In deze zaak gaat het om een beroep tegen de vastgestelde WOZ-waarde van een woning in Almere. De heffingsambtenaar van de gemeente Almere had op 29 februari 2020 de waarde van de woning vastgesteld op € 211.000,- voor het belastingjaar 2020, met als waardepeildatum januari 2019. Eiseres, de eigenaar van de woning, was het niet eens met deze vaststelling en had bezwaar gemaakt, dat door de heffingsambtenaar op 13 oktober 2020 ongegrond werd verklaard. Eiseres heeft hiertegen beroep ingesteld.

De rechtbank heeft de zaak op 3 september 2021 behandeld via een Skype-zitting, waarbij zowel eiseres als de gemachtigde van de verweerder aanwezig waren.
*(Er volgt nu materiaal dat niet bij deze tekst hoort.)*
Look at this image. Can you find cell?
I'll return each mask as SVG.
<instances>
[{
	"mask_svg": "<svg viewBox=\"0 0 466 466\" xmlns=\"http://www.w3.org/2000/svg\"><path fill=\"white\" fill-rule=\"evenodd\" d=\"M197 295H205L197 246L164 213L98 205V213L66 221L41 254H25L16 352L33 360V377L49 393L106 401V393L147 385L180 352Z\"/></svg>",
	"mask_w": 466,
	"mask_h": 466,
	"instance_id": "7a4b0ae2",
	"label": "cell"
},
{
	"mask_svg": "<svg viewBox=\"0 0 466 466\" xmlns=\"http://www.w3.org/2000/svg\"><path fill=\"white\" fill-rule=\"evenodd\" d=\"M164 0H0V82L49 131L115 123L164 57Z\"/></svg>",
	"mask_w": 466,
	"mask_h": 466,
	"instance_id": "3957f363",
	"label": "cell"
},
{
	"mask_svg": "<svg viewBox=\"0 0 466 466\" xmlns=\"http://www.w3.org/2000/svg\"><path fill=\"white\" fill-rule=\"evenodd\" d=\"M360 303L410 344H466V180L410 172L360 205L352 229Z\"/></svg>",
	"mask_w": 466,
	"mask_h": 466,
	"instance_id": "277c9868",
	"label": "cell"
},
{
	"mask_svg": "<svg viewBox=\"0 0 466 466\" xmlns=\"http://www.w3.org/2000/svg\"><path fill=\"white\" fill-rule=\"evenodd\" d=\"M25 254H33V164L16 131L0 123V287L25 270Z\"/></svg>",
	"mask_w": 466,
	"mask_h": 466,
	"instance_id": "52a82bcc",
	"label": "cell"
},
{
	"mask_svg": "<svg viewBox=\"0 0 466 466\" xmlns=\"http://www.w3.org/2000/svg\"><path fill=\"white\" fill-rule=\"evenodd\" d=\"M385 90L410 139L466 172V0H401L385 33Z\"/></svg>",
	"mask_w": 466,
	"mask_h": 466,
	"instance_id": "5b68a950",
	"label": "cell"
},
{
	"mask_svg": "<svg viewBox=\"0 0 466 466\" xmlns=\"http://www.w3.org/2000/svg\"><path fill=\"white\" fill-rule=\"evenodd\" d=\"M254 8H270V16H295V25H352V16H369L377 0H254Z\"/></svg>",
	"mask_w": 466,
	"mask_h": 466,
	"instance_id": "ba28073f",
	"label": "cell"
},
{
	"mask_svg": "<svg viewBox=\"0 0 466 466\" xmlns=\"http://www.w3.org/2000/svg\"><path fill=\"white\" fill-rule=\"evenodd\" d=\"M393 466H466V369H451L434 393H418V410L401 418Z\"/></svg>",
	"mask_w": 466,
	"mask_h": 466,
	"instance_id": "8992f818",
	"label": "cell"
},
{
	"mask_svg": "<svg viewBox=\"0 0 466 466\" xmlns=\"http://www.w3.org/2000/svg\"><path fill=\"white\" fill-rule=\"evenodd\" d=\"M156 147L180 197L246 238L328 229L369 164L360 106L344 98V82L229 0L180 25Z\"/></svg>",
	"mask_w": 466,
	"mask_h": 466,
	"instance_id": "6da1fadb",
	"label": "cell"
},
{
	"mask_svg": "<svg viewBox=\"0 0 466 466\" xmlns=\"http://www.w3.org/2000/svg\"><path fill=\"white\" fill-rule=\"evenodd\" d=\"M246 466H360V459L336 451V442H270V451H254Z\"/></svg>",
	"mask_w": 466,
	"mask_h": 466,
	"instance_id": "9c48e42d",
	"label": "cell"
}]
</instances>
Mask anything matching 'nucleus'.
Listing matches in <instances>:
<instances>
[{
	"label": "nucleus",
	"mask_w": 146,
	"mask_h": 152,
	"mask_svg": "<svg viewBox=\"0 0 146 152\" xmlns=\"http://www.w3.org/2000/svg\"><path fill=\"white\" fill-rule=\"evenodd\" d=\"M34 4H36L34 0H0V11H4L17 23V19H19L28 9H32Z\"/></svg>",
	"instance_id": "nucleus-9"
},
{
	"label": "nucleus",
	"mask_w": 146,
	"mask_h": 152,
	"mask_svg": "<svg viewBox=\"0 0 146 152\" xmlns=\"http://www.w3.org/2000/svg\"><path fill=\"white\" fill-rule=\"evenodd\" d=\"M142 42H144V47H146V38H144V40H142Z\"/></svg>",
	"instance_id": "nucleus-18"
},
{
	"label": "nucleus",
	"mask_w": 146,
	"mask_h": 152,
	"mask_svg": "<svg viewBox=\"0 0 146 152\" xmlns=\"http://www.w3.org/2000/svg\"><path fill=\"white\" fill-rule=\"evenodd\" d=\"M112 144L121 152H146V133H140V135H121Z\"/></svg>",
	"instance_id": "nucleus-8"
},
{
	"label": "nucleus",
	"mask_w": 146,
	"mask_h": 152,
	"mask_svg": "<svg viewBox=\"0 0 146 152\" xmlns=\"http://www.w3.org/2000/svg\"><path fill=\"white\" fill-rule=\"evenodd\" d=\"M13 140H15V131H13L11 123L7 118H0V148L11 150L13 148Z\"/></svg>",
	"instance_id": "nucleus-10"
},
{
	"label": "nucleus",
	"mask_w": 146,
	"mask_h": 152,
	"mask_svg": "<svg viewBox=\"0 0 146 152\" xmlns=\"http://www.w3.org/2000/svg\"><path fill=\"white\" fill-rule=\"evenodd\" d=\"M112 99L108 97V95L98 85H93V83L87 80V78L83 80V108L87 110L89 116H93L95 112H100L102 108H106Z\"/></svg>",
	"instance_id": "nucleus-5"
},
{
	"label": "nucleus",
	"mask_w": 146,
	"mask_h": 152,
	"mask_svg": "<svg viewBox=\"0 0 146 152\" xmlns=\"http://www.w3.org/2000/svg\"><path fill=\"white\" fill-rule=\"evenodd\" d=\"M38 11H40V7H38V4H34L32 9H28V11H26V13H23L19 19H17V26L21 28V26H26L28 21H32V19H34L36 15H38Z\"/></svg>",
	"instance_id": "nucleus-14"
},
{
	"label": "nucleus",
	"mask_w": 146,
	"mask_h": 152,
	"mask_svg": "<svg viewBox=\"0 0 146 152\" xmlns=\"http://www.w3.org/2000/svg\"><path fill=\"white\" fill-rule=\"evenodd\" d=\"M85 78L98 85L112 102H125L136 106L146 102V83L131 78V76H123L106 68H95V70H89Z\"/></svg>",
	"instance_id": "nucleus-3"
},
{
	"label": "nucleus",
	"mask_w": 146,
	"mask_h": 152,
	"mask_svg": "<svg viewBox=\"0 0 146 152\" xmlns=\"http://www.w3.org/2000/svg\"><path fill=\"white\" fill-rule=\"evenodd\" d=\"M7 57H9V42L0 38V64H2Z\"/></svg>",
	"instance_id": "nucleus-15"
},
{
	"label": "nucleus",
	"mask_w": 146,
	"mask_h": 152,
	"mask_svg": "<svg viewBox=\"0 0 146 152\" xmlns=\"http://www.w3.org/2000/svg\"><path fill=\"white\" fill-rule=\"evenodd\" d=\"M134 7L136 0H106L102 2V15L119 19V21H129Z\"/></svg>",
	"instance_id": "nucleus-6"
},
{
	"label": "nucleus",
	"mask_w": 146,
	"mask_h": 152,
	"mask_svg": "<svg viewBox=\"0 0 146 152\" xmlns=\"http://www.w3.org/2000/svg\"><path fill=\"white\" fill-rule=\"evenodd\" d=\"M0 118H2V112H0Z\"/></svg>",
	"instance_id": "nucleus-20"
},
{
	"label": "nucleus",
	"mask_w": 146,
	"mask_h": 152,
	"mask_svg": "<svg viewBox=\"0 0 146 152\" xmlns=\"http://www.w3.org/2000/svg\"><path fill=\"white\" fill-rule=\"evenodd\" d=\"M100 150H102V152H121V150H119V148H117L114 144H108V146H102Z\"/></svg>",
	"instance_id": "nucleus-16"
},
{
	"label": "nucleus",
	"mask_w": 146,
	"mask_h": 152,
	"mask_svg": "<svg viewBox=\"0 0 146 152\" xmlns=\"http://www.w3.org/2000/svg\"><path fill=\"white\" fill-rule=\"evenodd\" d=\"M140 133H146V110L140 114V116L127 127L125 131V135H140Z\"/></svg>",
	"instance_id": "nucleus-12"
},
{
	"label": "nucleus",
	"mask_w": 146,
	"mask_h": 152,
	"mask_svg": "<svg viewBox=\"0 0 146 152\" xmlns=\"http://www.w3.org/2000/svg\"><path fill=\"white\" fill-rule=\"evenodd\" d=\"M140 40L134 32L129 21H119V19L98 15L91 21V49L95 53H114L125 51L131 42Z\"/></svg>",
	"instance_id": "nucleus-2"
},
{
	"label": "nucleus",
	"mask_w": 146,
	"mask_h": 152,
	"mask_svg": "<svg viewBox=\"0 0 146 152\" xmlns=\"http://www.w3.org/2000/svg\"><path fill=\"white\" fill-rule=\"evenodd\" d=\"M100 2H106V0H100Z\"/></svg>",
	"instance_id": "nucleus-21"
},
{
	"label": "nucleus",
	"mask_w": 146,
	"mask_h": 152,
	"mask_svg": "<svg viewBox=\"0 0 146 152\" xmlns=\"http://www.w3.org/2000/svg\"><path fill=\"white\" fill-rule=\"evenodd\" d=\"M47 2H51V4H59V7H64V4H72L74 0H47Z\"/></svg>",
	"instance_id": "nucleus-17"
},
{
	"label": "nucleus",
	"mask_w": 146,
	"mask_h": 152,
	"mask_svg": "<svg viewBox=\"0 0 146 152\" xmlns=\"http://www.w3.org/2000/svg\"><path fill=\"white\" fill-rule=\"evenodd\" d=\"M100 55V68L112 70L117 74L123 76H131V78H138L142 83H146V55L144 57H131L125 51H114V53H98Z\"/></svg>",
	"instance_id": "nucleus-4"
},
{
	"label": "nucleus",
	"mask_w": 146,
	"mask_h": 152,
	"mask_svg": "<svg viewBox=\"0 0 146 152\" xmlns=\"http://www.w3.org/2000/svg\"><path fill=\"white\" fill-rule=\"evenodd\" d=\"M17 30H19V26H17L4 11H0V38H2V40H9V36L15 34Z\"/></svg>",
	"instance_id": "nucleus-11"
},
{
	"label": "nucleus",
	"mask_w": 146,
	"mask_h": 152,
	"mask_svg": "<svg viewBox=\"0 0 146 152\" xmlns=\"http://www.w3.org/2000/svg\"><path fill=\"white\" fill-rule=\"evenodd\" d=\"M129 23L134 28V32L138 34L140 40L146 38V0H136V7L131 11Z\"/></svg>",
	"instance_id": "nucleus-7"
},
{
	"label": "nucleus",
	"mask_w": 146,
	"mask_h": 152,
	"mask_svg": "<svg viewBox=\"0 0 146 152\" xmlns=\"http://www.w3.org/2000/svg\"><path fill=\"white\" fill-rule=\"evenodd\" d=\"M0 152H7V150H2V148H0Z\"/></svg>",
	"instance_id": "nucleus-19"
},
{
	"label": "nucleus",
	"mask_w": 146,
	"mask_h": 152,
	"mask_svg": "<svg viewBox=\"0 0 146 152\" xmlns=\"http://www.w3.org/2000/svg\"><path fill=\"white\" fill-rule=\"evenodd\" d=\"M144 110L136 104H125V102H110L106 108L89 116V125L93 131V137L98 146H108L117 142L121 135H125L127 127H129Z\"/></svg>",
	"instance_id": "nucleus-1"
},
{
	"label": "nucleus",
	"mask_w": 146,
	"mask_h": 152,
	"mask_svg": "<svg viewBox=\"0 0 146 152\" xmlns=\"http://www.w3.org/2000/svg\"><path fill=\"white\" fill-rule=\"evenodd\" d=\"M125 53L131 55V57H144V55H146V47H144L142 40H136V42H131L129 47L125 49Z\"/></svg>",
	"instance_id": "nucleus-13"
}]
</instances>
De rechtbank heeft vastgesteld dat de WOZ-waarde van de woning de waarde in het economisch verkeer moet weerspiegelen, en dat de heffingsambtenaar aannemelijk moet maken dat de vastgestelde waarde niet hoger is dan deze waarde. De heffingsambtenaar heeft een taxatiematrix overgelegd waarin de woning is vergeleken met zes referentiewoningen in dezelfde wijk.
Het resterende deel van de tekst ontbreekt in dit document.